All continuous variables were presented as mean +/- SD and were analyzed by using Student's t-test or Wilcoxon's rank sum test when appropriate. Repeated-measures analysis of variance for continuous variables was used to examine the interaction between amiodarone and surgery. A nonparametric test of the median (number of points above median) compared time variables such as days of mechanical ventilation or length of stay in the ICU. Categorical variables were expressed as actual numbers as well as percentages and compared by using chi squared or Fisher's exact test. The Cochran-Mantel-Haenszel test and multiple regression analysis were used to examine the effect of amiodarone on clinical outcome variables. All statistical tests were two-tailed, and significance was accepted at P < 0.05. Statistical analysis was performed using JMP Statistical software version 3.5.1 (SAS Institute Inc., Cary, NC).

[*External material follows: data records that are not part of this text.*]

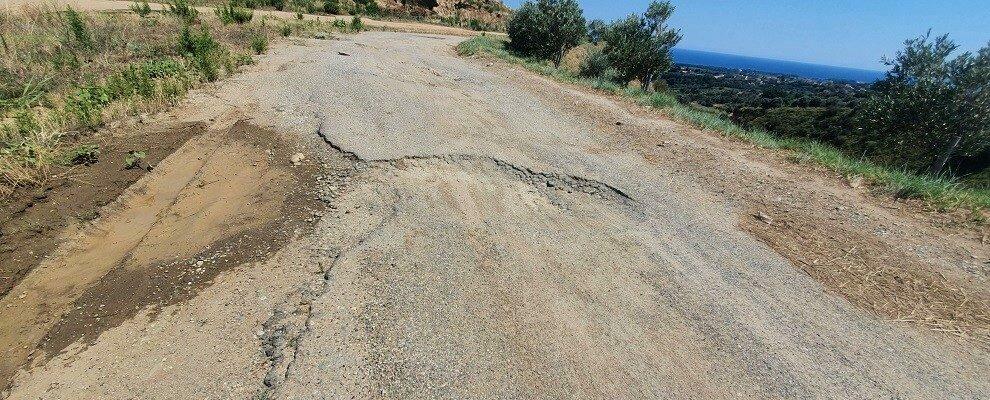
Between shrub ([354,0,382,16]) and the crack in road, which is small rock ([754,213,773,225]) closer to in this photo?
the crack in road

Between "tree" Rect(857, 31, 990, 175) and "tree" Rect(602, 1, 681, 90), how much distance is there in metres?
8.01

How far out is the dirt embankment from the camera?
301cm

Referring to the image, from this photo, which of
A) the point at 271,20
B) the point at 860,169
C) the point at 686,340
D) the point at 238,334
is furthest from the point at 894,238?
the point at 271,20

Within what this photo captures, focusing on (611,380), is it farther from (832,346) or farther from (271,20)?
(271,20)

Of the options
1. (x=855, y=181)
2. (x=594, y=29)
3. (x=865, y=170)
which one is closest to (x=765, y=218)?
(x=855, y=181)

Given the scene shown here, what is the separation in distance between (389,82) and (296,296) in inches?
281

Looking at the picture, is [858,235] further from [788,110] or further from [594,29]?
[788,110]

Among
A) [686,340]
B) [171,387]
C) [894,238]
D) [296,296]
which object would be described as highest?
[894,238]

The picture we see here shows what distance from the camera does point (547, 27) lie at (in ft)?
66.3

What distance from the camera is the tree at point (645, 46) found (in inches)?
776

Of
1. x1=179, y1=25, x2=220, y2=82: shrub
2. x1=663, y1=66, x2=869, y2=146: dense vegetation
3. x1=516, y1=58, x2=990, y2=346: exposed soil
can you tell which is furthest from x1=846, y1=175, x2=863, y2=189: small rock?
x1=663, y1=66, x2=869, y2=146: dense vegetation

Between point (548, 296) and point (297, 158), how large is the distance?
3.71 metres

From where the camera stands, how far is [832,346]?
2.78 metres

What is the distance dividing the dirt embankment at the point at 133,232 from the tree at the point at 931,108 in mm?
17348
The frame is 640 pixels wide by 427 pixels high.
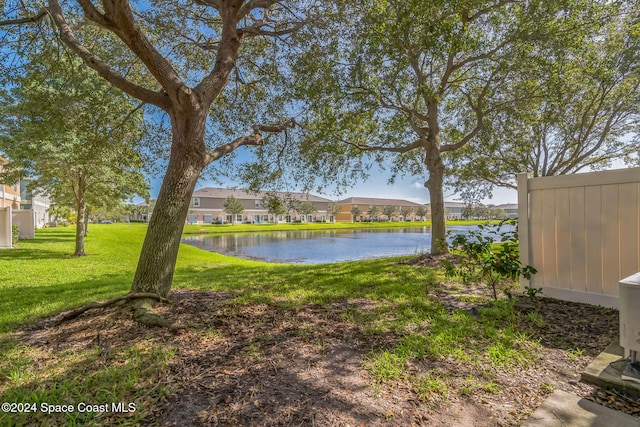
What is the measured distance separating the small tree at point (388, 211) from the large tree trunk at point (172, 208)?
67789 millimetres

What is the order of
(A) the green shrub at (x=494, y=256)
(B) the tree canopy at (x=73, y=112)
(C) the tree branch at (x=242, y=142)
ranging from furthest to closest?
1. (B) the tree canopy at (x=73, y=112)
2. (C) the tree branch at (x=242, y=142)
3. (A) the green shrub at (x=494, y=256)

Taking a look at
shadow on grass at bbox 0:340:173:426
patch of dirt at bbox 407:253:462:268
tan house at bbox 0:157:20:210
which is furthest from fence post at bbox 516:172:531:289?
tan house at bbox 0:157:20:210

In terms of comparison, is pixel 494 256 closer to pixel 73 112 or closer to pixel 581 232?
pixel 581 232

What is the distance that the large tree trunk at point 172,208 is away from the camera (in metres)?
3.77

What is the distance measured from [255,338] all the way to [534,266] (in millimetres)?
3824

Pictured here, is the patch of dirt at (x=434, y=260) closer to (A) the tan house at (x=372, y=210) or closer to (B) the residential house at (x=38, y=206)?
(B) the residential house at (x=38, y=206)

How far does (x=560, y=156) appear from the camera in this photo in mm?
11453

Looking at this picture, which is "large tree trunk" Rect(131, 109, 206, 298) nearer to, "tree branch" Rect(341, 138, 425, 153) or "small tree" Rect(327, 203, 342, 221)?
"tree branch" Rect(341, 138, 425, 153)

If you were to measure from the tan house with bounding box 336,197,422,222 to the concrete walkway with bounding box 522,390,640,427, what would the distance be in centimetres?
6456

The perioperative matching criteria for the control and amiodarone groups are depicted in Table 2. Source of admission, age, gender, body mass index, preoperative placement of intraaortic balloon pump, repeat operations, emergency surgery, thoracic aorta surgery, and other surgical procedures were matched in both groups. History of smoking (63% vs 63%), diabetes mellitus (23% vs 20%), hypertension (48% vs 50%), myocardial infarction (44% vs 45%), chronic obstructive pulmonary disease (8% vs 9%), pulmonary vascular hypertension (13% vs 14%), and cardiac shock (2% vs 1%) was similar in the control and amiodarone groups. However, cerebral and peripheral vascular disease, history of congestive heart failure, severe left ventricular dysfunction, and preoperative therapy with digoxin and angiotensin I-converting enzyme inhibitors were more prevalent in the amiodarone group (Table 3). beta-blockers (24% vs 17%) and calcium channel blockers (27% vs 20%) were used with similar frequency in the two groups.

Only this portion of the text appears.